Zane means a lot to her – they were once close enough for Willow to ask him to help with her sexual initiation before she went to college – but her conditions of engagement required that there be no emotional intimacy between them – and though she immediately regretted that particular stipupation, she’s been keeping things flirtatiously platonic ever since.
But Zane is desperate –the tabloids have splashed his love-em-and-leave-em affairs across papers nationwide, and he needs to clean up his image in order to be accepted as a viable leading man. What better way to do that than by getting engaged to his childhood friend? So what if he’s been battling a crush on Willow ever since they were teenagers? So what if Willow’s feisty nature means she won’t sit still for press photography or put up with the paparazzi? She owes him and she’s his best friend, so he figures that she’ll be willing to heed his pleas.
But they’re soon quite unable to resist the pull of each other and the memories that lie tantalizingly within reach. The engagement soon threatens to turn legitimate. But when old pictures of Willow surface and threaten Zane’s career, can either of them forgive each other for the unspoken words that kept them apat in the first place?

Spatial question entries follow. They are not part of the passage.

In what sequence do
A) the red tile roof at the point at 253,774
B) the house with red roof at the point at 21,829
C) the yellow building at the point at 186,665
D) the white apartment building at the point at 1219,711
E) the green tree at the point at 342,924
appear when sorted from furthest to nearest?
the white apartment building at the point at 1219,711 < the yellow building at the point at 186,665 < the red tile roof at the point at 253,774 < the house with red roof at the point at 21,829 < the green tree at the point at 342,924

I liked a great deal of The Real Thing’s peppy, emotionally vibrant story. Willow is amusingly relatable; her attachment to her beloved classic car – Chloe – is understandable, and she has a spine. But the narrative doesn’t make a lot of sense when it comes to her attraction to Zane; if she wants him to leap over the boundaries she set years before and claim her hand, why does she put up those barriers in the first place?
Our hero is a much bigger problem. Zane is rather difficult to love, and the plot elements he brings to the book make little sense. It seems rather extreme to fake an engagement just to convince the public he can be a romantic leading man in spite of his playboy background (when did that ever stop George Clooney from being successful? DiCaprio?). Zane is also somewhat condescending, constantly calling Willow by fond but condescending nicknames like ‘Sweet cheeks’ and suggesting that Willow ‘owes’ him for helping her lose her virginity, which is frankly kind of creepy. He’s the kind of man who kisses a distraught bride on the mouth to prove to her that she totally really loves her groom. Willow fights fire with fire and she’s no pushover but it was hard to get around Zane’s dickishness. “I gave in to peer pressure” is no excuse when you’re a grown man.
I did, however, like Willow’s backbone and her refusal to be cowed by Zane’s attempt at controlling the narrative of their engagement and relationship. The way she makes him squirm is a real treat, and her family and friends’ intense defense of Willow is also great. I really liked her feisty sister, Piper.
The romance is just fine and contains a lot of decent chemistry, but the biggest problem I have with the novel as a whole is that all of that initial passion runs out of steam very quickly. After the confusion between Willow and Zane is settled fairly early in the book, the author struggles to cast around for plot, and has to drag in outside interference of the most ludicrous variety to extend the book for another hundred pages. The romantic chemistry is terrific, which is what prevents the novel from being a total loss, but the mobius strip of outside conflict is annoying.
The pace is quite brisk. Foster has a lot of talent, even if some of her similes are a bit eye-boggling (“Zane could have modeled for Boogie Nights with that viper in his drawers.” Is one choice line. Yes, it sure is.).
The Real Thing provides some sigh-worthy sweetness, even though the hero is hard to love and the plot’s a little thin. It might be worth picking up if you’re looking for some light reading when you’re feeling a little low, but I can’t wholeheartedly recommend it.